§ **WAT TE DOEN**
a: Stemmen de onderstaande beweringen overeen met het tekstfragment over Deelgebied Noord? Antwoord per bewering met ja of nee en citeer letterlijk de woorden uit het tekstfragment die de doorslag geven.
(i) De milieueffecten van fase 1 en 2 gezamenlijk zijn beschreven in het Structuurvisiedeel van de MER van de Aanvulling van oktober 2020.
(ii) De analyse levert belangrijke nieuwe inzichten op over de milieueffecten van fase 1 en 2 gezamenlijk.
(iii) De commissie m.e.r. adviseert te analyseren welke maatregelen nadelige effecten kunnen verminderen of wegnemen.
b: Welke doelstellingen uit de structuurvisie noemt het tekstfragment over Deelgebied Noord?
c: Breid het tekstfragment over Deelgebied Noord uit door verder te schrijven na de kop "Maatregelen fase 1 (eerste bestemmingsplan)".

Uit het voorgaande blijkt dat een definitieve ’hoogstedelijke’ invulling in fase 1 in combinatie met de doelstellingen uit de structuurvisie (stedelijk karakter, voorzien in behoefte woningen en voorzieningen) sterk sturend zijn voor de doorontwikkeling van Deelgebied Noord in fase 2. De milieueffecten van fase 1 en 2 gezamenlijk zijn beschreven in het

Structuurvisiedeel van de MER van de Aanvulling van oktober 2020. Bovenstaande analyse geeft nog iets meer duiding bij deze milieueffecten. De bovenstaande analyse leidt niet tot belangrijke nieuwe of gewijzigde inzichten over de milieueffecten in fase 1 en 2 gezamenlijk.

2.2.4 Maatregelen

De commissie m.e.r. adviseert om te analyseren welke maatregelen mogelijk zijn om nadelige effecten te verminderen of weg te nemen.

Maatregelen fase 1 (eerste bestemmingsplan)

Datasetitems:
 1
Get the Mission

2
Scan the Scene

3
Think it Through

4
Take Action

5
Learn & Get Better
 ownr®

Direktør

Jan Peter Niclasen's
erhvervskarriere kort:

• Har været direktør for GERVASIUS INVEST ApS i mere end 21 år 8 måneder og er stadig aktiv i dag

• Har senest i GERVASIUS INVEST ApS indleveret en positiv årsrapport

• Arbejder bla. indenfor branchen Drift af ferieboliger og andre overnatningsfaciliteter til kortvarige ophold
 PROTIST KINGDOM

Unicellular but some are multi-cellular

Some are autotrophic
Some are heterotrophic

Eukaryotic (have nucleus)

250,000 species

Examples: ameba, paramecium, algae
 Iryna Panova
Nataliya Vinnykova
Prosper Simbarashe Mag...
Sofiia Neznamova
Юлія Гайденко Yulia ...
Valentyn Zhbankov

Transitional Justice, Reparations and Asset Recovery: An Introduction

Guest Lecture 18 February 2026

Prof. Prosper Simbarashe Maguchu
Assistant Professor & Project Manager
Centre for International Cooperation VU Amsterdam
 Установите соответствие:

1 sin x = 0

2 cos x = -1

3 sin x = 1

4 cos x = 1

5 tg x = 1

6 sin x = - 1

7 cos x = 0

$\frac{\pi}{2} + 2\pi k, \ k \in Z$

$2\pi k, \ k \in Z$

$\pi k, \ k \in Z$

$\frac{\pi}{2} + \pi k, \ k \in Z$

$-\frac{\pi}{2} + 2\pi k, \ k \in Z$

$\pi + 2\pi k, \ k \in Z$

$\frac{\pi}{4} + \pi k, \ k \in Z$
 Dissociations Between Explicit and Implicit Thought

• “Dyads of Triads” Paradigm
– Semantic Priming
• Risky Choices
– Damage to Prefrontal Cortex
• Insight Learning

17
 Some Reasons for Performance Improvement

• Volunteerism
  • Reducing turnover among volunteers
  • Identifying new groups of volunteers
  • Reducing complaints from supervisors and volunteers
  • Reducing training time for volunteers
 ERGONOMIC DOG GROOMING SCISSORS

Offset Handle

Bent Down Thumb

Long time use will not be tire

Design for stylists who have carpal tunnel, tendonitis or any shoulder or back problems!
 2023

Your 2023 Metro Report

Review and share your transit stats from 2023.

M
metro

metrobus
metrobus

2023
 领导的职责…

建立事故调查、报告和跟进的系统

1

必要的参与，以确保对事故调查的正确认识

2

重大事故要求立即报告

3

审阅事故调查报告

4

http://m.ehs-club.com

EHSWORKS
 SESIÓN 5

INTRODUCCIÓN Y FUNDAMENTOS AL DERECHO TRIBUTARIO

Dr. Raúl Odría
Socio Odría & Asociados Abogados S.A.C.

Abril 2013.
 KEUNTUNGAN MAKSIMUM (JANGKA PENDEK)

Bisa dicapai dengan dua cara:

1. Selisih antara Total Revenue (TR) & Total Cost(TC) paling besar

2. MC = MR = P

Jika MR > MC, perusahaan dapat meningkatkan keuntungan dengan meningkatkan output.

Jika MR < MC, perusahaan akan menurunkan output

§ **OEFENRESULTATEN**
a:
(i) Ja: "De milieueffecten van fase 1 en 2 gezamenlijk zijn beschreven in het Structuurvisiedeel van de MER van de Aanvulling van oktober 2020."
(ii) Nee: "De bovenstaande analyse leidt niet tot belangrijke nieuwe of gewijzigde inzichten over de milieueffecten in fase 1 en 2 gezamenlijk."
(iii) Ja: "De commissie m.e.r. adviseert om te analyseren welke maatregelen mogelijk zijn om nadelige effecten te verminderen of weg te nemen."

b: Een stedelijk karakter en het voorzien in de behoefte aan woningen en voorzieningen.

c:
In het MER zijn de mitigerende maatregelen benoemd die onderdeel uitmaken van het Voorkeursalternatief voor het eerste bestemmingsplan (zie pararagraaf 10.3 van het MER).

In de MER Aanvulling (oktober 2020) zijn op onderdelen nog aanvullende maatregelen onderzocht. De bovenstaande analyse naar ’hoogstedelijk’ en ’ruim opgezet’ leidt niet tot nieuwe inzichten met betrekking tot de benodigde maatregelen.

Maatregelen fase 2 (doorontwikkeling ná eerste bestemmingsplan)

In het MER zijn de mitigerende maatregelen benoemd die onderdeel uitmaken van het Voorkeursalternatief voor de structuurvisie (zie paragraaf 10.2 van het MER). Deze maatregelen zien ook op fase 2 van Deelgebied Noord. In de MER Aanvulling (oktober 2020) zijn op onderdelen nog aanvullende maatregelen onderzocht. De bovenstaande analyse naar ’hoogstedelijk’ en ’ruim opgezet’ leidt niet tot nieuwe inzichten met betrekking tot de benodigde maatregelen.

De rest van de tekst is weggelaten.